Éditorial  Scientifiques fédéraux

Au nom de la science

Irrités par les interventions du gouvernement Harper, les scientifiques fédéraux ont concocté un répulsif inusité : des clauses à insérer dans leur convention collective. Reste à voir si le remède sera homologué.

Limitations, voire interdiction, des communications au sujet de leurs travaux, même lorsqu’ils sont publiés. Réduction de la qualité des données, notamment celle du recensement. Fermeture d’une dizaine de bibliothèques scientifiques, dont la seule en français à Pêches et Océans Canada. Modalités de financement qui désavantagent des domaines de recherche. La liste des doléances des scientifiques fédéraux s’étend d’un océan à l’autre.

Après des années à dénoncer des directives jugées contraires à l’intérêt de la science et du public, ils ont décidé de mettre un peu de pression sur Ottawa.

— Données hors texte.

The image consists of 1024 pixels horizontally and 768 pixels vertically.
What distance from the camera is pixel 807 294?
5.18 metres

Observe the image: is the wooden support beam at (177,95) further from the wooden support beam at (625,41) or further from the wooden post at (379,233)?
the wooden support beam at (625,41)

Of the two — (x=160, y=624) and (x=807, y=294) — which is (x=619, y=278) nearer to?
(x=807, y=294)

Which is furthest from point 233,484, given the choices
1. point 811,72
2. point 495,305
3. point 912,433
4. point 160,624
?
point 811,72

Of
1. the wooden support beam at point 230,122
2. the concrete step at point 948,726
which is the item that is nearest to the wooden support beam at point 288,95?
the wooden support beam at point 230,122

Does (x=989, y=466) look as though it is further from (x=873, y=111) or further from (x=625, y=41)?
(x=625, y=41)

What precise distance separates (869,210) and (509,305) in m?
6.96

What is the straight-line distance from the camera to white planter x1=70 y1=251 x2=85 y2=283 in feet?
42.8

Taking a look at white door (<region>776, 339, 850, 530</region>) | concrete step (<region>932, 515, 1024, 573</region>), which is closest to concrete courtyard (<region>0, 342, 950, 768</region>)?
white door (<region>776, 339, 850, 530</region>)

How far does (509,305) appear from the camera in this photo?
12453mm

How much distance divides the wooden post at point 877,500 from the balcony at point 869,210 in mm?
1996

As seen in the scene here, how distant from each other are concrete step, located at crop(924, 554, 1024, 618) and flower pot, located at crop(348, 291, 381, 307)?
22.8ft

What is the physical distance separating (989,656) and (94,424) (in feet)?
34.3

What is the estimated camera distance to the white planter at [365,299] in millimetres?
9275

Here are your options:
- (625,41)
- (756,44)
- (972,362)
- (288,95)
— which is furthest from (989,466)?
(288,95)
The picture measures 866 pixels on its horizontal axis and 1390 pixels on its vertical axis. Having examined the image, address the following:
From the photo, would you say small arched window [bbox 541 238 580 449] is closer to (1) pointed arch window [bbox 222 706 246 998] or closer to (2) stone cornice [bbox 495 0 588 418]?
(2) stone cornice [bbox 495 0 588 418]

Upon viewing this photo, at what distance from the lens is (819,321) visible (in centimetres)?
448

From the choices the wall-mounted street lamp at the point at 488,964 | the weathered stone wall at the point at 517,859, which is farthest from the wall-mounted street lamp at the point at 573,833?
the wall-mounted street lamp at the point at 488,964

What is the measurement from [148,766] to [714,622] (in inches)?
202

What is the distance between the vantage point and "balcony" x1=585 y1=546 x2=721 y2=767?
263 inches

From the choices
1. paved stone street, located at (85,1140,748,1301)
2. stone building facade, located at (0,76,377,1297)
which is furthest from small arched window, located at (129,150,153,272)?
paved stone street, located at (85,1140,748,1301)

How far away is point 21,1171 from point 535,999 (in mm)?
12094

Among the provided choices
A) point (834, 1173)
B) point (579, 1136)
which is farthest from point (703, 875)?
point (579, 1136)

Leur cahier de propositions en vue du renouvellement des conventions collectives comporte une section inédite.

Les syndiqués demandent que la moitié des revenus de propriété intellectuelles générés par leurs travaux soient réinvestis dans la recherche gouvernementale. Ils réclament le droit de s’exprimer sur des questions scientifiques. Et, surtout, ils veulent que les ministères s’engagent à respecter des normes d’intégrité scientifique, en adoptant une politique à cette fin. Cette politique, tout comme les clauses sur le financement de la recherche et le droit de parole, serait incluse dans la convention collective, au même titre que la rémunération et les autres conditions de travail.

La stratégie est habile. Si ces dispositions faisaient partie intégrante du contrat liant le gouvernement à ses scientifiques, celui-ci ne pourrait y contrevenir sans s’exposer à des griefs. Une manière de se protéger contre l’ingérence des élus.

Le seul fait d’avoir amené ce type de mesures à la table de négociation place déjà Ottawa dans une situation embarrassante. Comment être contre la vertu – c’est-à-dire, dans le cas présent, contre une recherche apolitique, bien financée et menée par des chercheurs indépendants et libres d’informer le public ? Si le gouvernement rejette ces demandes d’emblée en refusant d’en discuter, il aura l’air de se garder toute la marge de manœuvre nécessaire pour s’ingérer dans la recherche publique.

Cela dit, la négociation est encore jeune. L’Institut professionnel de la fonction publique du Canada a présenté ces clauses la semaine dernière au nom du groupe SP (sciences appliquées et examens de brevet). Elles devraient figurer dans les propositions d’autres groupes représentés par le même syndicat, dont les fonctionnaires en recherche et les employés du Conseil national de recherches du Canada.

Ce sera donc à suivre. Nous ne doutons pas de la sincérité des scientifiques fédéraux. Par contre, il faudra voir si leur syndicat tient vraiment à ces clauses ou s’il les abandonnera en échange de gains plus traditionnels en matière de rémunération ou de conditions de travail.